Yesterday was a full day.
a) I rang 96 years 11 months old Mum in her Ashburton rest-home at nine as I do every Saturday. She’s been fine until recently but sounds pretty feeble at present.
b) I finished the Obama book. It really was a joy to read.
c) Anne’s in Auckland, so Susanna, my caregiver, came to shower and dress me. I can’t manage socks.
d) Helen, my school-girl gardener, came for two hours. She planted tulip bulbs and foxglove seeds as well as weeding
e) Rae Julian, an old friend, popped in for a couple of hours in the afternoon. She’s off to Tonga for three weeks work. We had a good political chin-wag.

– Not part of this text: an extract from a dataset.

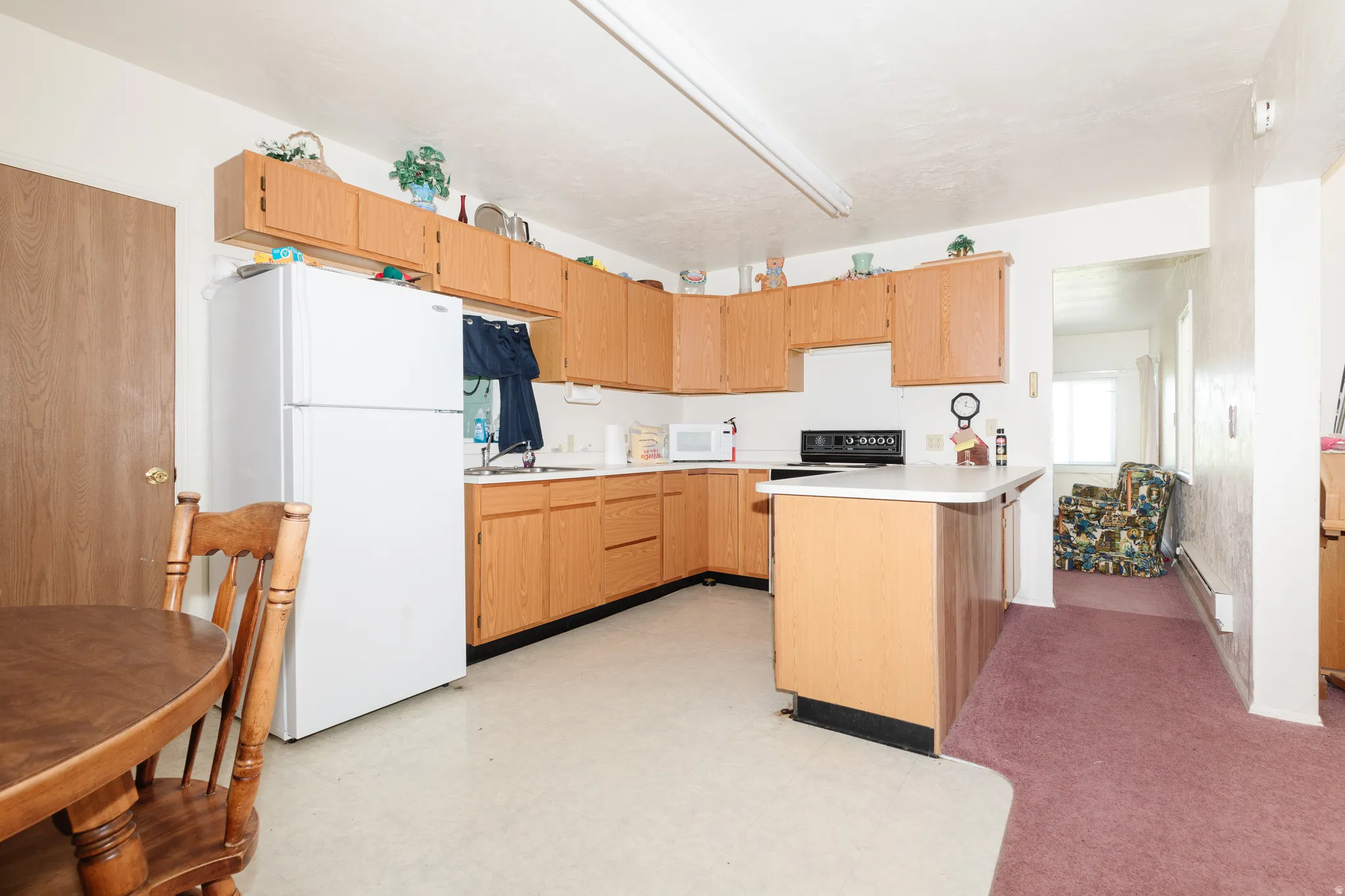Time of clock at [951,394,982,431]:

f) Ulrike Handke rang from Berlin. Ulrike, was the German adviser when I managed the national language advisers’ group. She is one of the loveliest people I’ve ever met and we became good friends. They spent several Easters and Christmasses with us. Anne introduced their young daughter Lisa to Easter egg hunts in our garden. Since her family’s return home I have visited them once and Anne twice. Lisa spent three months in Wellington last year on a working holiday before starting university this year.
g) Grace, the daughter of a friend of Anne’s, is house-staying while Anne’s away. She’s a good cook so I’ve continued dining well.

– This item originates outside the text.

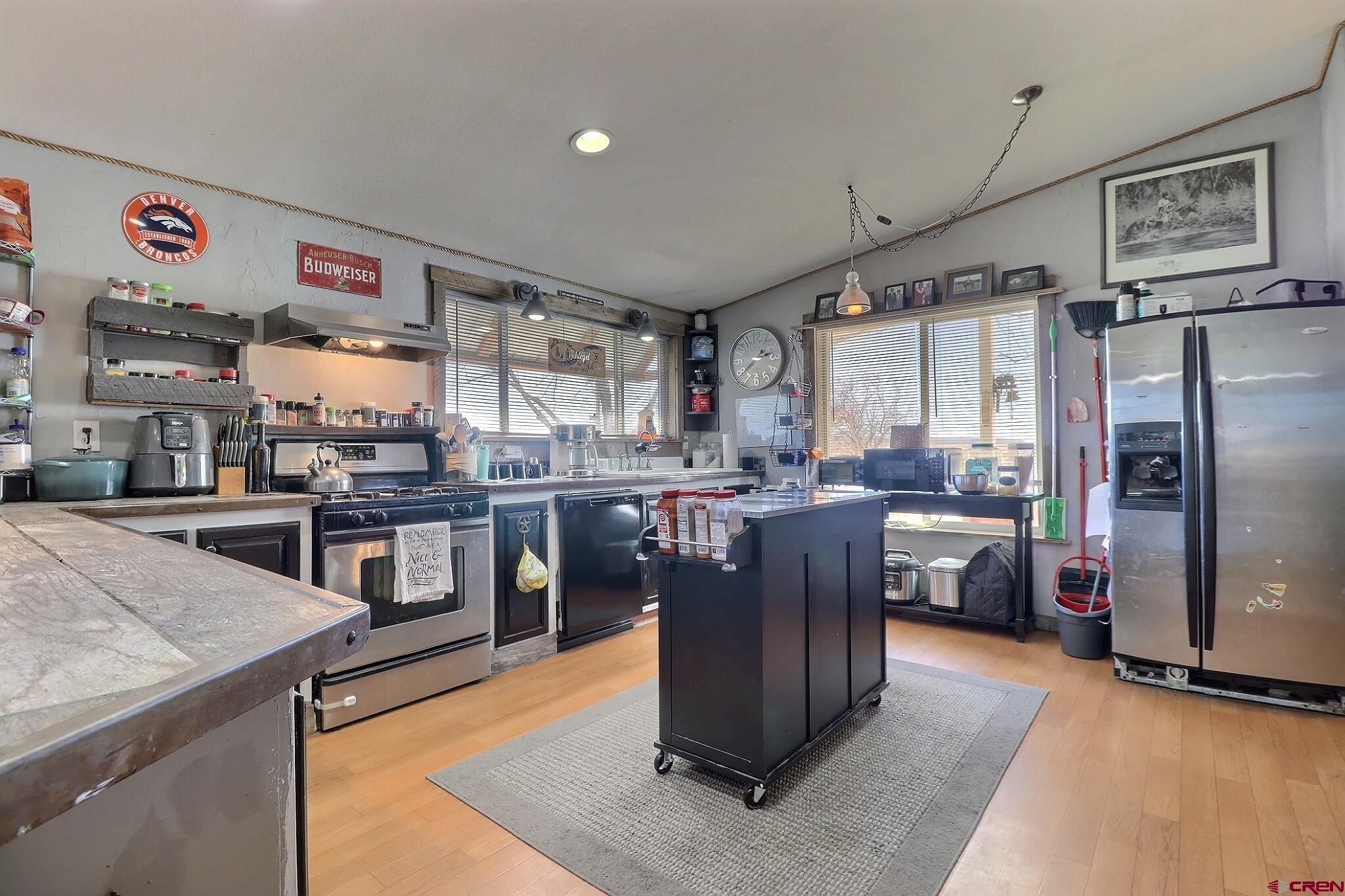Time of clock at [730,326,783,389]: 2:39
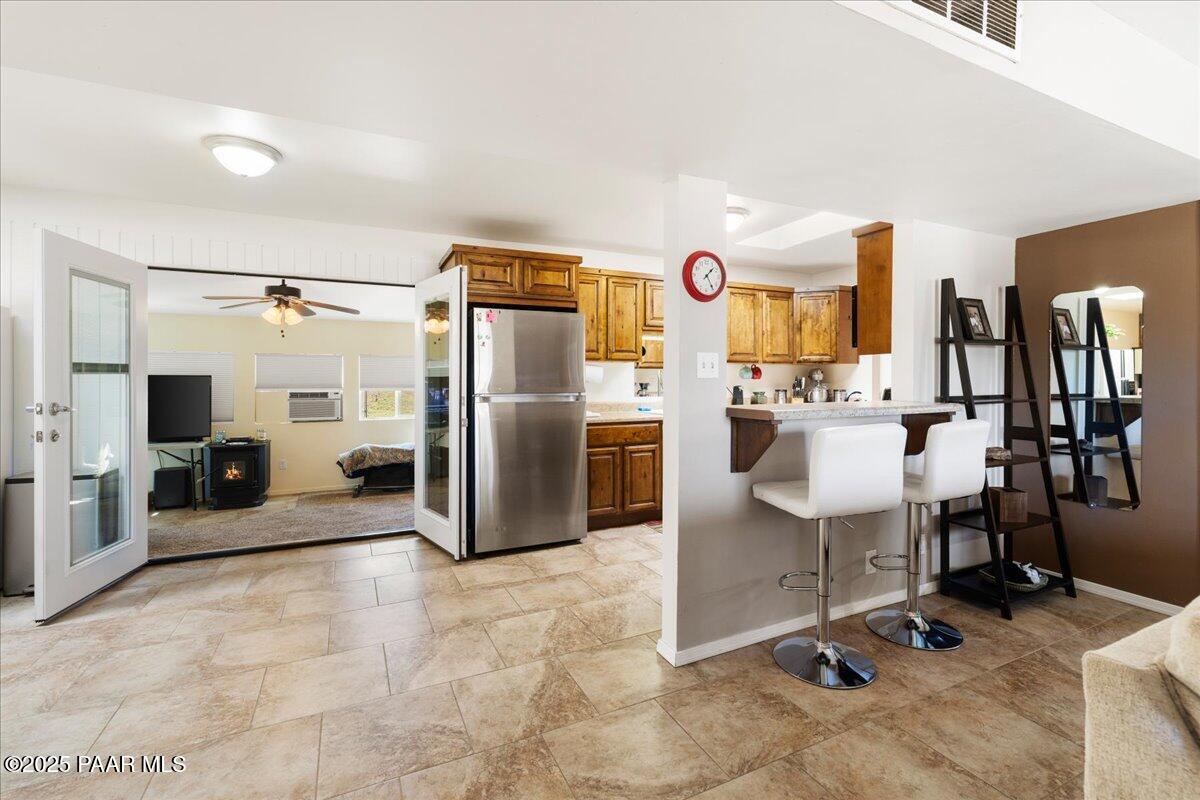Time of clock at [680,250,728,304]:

h) Anne’s cousin Rex has been looking at my blog. After reading my Semple piece he emailed me with a recollection of his own. On a Pacific cruise as they entered one port there was a cheering crowd. This rather large lady suggested that he a little boy might like to stand in front of her to see better. He thought they were cheering for him and waved back. But no; they were not cheering him, the lady was Queen Salote. My memory recalls the coronation film and the London crowds warmly greeting the same Queen.

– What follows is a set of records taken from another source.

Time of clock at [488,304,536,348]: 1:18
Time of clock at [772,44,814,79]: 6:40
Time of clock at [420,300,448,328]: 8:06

i) I put up my strawberry blog and this got me interested in researching further, this time gooseberries.
Like the strawberry, the gooseberry was sought in the wild in Europe, west Asia and North Africa, long before it became a cultivator. It began to be grown in home gardens in the Low Countries, France and England in the 16th century. Towards the end of the 18th century it became a common plant of cottage horticulture in the new industrial areas of England as it provided a big yield while taking up little space. Most home gardens in Little River had a row of gooseberry, a task was to pick enough for a meal and then top and tail them. Jam-making was a bigger job.
While common in Europe gooseberries are not grown much in North America though it was introduced to New England by the early settlers. The plant didn’t like the heat of the summers for it got bad mildew. In the nor-west where the climate was more suitable it did better but it was found to be an alternate host to the white pine blister rust which damages white pines a major milling log. As a result there are laws against the gooseberry and blackcurrant cultivation in some states.
I had made the obvious connection between goose and berry but the etymological sources deny the linkage. Likewise they are baffled by the use of the term gooseberry to be the third person chaperone, indeed to muddle metaphors, the fly in the ointment. Sometimes in this situation the gooseberry is wanted. Most times, he, or she, is a pain in the neck.